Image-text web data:
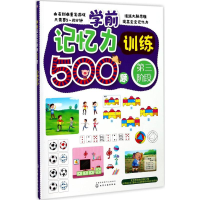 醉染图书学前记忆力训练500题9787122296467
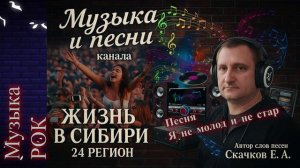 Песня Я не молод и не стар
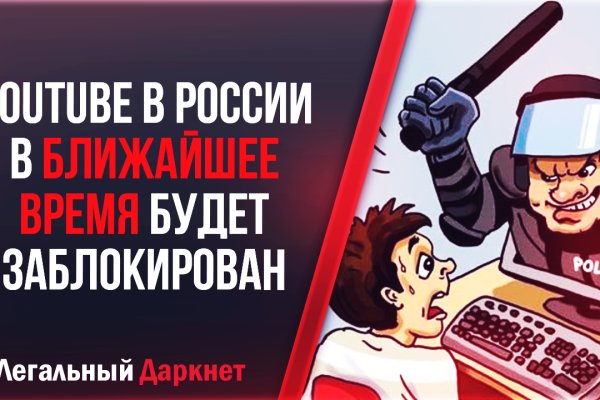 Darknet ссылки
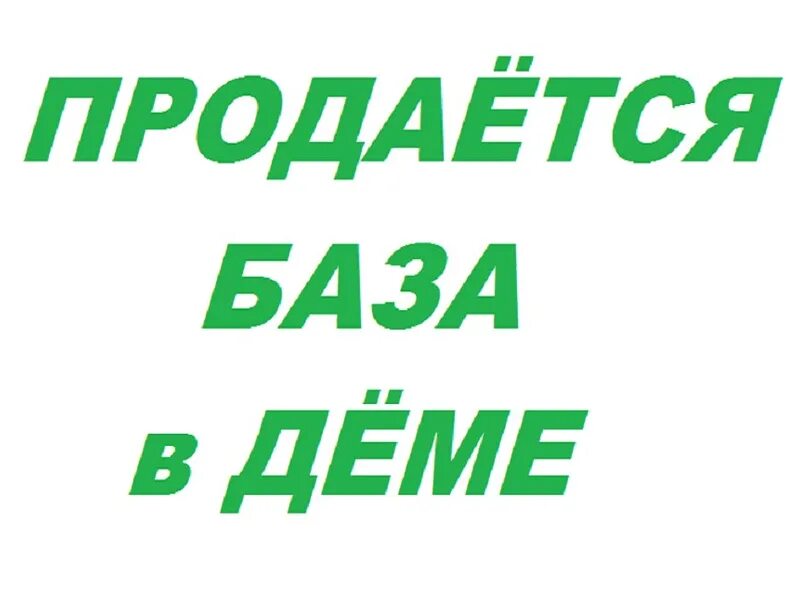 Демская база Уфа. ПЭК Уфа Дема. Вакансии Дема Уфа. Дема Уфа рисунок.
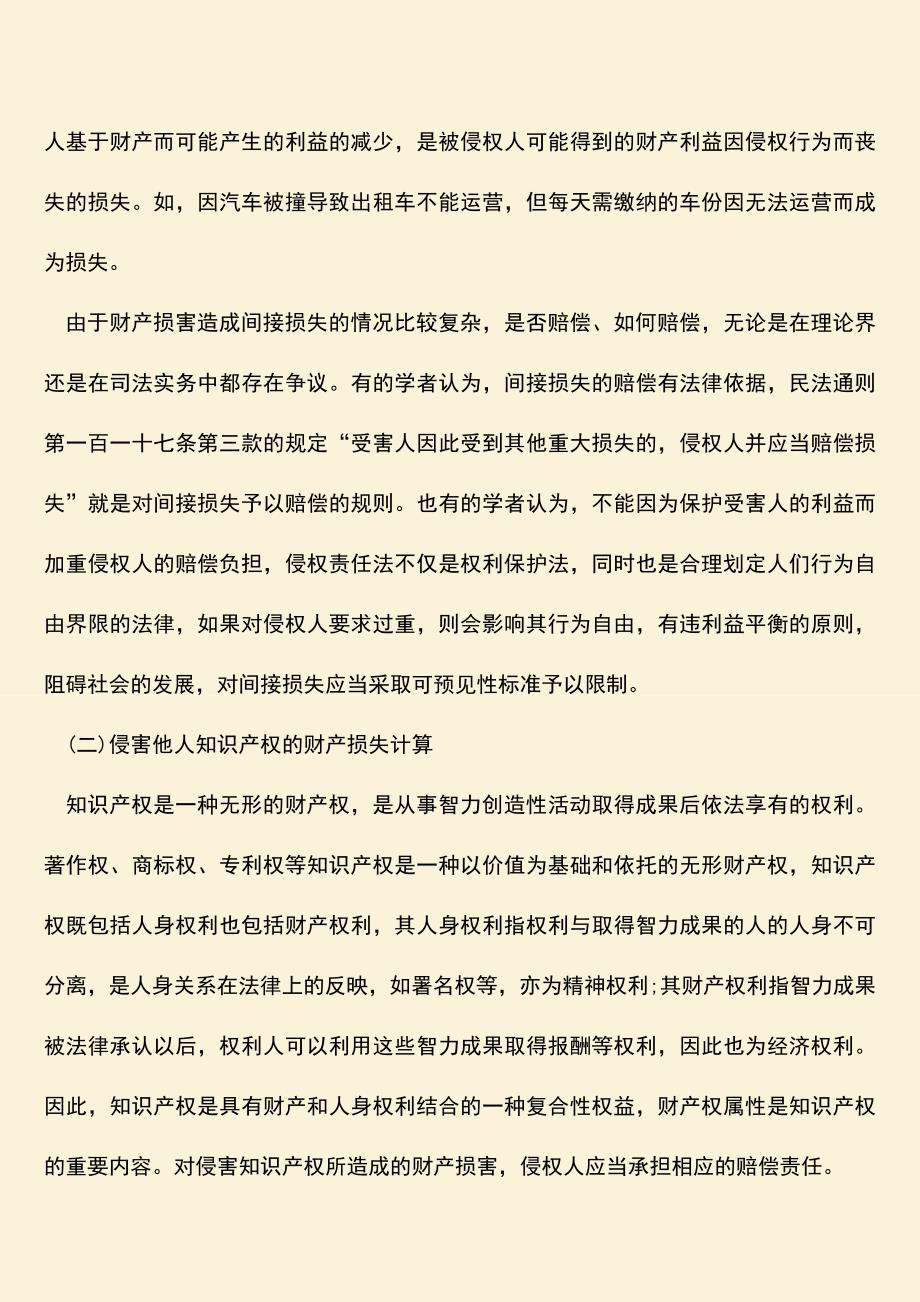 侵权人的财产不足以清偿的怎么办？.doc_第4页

== Required work ==
Word for word, retype all of the data above, but include no pictures.

== Exercise result ==
 醉染图书学前记忆力训练500题9787122296467
 Песня Я не молод и не стар
 Darknet ссылки
 Демская база Уфа. ПЭК Уфа Дема. Вакансии Дема Уфа. Дема Уфа рисунок.
 侵权人的财产不足以清偿的怎么办？.doc_第4页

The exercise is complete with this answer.